7. Celebrity visits build connections
In a workshop that is well-attended, it can feel difficult to connect with participants. You’re not alone- it can also make it difficult for participants to feel like they’ve connected with the facilitator. Positive relationships can make up for a multitude of mediocre presenter- and teacher- errors.
Breakout room visits can help presenters and participants build connection.
In a coaching workshop I recently attended, the presenters “popped in” to our first few rounds of breakout rooms, to see how the conversation was going. Knowing that we each of us was one of four squares on a screen, rather than eighty, did wonders for feeling like we’d established a connection with the presenter. And it didn’t take long. The presenter probably joined my breakout for one minute out of fifteen. At that scale, she probably had time to check in with each group, pour a cup of coffee, and reset for the second half of the presentation. But in my mind, the return on that investment was worthwhile. My breakout room felt like we knew the presenter a little better, like she had noticed us, and that overall we could follow her through the rest of the session. Her “celebrity visit” built connections in an otherwise anonymous room.

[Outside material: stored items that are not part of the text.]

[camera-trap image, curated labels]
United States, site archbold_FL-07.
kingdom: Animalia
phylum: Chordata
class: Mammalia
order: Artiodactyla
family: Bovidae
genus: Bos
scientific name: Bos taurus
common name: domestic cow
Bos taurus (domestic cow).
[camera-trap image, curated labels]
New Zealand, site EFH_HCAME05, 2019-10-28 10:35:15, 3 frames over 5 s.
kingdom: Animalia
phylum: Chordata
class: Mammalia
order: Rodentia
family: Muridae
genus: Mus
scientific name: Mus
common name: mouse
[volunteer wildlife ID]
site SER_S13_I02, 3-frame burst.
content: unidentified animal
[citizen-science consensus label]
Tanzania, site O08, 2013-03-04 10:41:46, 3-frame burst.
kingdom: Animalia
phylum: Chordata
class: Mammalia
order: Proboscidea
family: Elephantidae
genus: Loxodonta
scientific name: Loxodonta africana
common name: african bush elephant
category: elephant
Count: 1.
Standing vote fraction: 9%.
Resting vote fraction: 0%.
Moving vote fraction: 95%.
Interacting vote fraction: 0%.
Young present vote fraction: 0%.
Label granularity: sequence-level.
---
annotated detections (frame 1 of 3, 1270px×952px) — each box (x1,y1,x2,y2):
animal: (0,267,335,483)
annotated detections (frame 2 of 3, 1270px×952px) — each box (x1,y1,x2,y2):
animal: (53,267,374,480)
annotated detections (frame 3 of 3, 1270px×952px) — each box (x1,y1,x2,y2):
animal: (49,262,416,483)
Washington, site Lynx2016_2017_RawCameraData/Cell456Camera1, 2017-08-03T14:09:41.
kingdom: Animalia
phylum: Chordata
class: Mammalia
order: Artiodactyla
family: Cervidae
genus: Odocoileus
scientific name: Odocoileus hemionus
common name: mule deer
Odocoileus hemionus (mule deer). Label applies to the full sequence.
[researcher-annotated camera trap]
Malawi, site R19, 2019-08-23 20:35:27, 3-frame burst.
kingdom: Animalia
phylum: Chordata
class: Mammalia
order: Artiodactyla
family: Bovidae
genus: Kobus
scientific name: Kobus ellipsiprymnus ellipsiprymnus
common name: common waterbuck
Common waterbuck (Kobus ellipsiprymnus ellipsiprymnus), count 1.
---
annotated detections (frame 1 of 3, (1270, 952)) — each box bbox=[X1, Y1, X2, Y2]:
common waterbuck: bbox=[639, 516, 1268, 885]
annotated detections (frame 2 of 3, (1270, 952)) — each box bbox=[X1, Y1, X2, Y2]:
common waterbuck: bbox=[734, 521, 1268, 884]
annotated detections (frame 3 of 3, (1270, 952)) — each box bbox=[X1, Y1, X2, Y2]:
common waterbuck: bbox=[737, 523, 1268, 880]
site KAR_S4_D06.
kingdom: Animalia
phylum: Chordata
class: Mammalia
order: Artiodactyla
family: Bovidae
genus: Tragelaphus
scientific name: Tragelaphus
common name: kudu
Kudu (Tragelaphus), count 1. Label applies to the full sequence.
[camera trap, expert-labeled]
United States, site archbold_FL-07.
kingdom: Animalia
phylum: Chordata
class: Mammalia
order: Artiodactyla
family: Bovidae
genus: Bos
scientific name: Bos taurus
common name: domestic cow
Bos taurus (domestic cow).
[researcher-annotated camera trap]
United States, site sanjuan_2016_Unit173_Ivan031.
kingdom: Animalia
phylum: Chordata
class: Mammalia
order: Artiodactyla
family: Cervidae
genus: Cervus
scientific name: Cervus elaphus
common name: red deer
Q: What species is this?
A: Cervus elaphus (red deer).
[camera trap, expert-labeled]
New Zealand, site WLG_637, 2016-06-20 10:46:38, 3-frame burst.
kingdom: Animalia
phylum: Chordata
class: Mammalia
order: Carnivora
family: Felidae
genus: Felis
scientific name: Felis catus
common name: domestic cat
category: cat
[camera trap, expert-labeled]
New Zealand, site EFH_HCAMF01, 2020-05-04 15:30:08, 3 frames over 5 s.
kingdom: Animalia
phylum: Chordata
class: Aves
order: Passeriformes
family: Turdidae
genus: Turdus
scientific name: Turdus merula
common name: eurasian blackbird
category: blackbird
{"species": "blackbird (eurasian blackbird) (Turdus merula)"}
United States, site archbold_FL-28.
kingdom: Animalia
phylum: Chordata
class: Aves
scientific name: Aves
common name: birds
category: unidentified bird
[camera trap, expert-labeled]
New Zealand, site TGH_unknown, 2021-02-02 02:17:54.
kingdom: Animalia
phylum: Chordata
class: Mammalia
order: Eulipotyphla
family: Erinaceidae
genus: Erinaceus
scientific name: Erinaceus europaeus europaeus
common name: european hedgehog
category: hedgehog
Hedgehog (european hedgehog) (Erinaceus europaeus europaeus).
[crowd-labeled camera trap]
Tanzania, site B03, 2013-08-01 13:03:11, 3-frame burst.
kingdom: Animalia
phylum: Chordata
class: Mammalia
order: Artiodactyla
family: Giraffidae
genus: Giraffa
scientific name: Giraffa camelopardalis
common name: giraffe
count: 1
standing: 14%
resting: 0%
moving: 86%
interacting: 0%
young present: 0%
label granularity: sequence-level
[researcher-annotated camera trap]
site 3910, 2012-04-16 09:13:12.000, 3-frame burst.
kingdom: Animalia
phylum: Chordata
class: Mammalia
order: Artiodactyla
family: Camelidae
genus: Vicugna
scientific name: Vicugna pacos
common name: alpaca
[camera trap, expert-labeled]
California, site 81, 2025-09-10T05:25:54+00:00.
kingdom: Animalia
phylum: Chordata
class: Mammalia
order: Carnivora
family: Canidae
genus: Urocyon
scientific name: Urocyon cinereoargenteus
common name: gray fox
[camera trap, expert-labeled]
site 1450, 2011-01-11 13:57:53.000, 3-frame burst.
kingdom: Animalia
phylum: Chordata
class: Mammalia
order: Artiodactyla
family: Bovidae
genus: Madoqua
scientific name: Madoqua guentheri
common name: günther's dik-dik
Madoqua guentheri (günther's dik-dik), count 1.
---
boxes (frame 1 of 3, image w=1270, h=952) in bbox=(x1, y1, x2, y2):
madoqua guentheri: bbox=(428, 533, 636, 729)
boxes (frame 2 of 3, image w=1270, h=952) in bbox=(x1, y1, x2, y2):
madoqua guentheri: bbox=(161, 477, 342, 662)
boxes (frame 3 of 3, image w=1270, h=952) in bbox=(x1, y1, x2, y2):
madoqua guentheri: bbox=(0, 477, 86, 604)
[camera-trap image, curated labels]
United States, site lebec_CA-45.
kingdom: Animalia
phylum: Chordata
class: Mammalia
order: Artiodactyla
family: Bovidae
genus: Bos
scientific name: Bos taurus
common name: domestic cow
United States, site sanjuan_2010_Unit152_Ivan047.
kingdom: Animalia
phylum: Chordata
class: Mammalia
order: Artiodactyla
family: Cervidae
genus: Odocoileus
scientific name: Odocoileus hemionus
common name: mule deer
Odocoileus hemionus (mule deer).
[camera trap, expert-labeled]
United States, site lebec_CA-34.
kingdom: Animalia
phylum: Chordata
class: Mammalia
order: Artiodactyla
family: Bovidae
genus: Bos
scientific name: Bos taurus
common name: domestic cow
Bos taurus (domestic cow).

Likewise, as a workshop facilitator, I have found that popping in to breakout rooms helps me gage the temperature of the group. Were they picking up enthusiasm on the topic at hand? Were there any misconceptions? What questions were coming up? And by the way, Hi and Thanks For Being Here. Visiting breakout rooms can be strengthening for both presenters and participants.
Regardless of why breakouts can get off to a bumpy start, presenters can set their meeting guests- and themselves- up for success. Strategies borrowed from classroom teachers can not only keep the energy moving in the right direction, but that also make participants (their students) feel supported- and help them learn.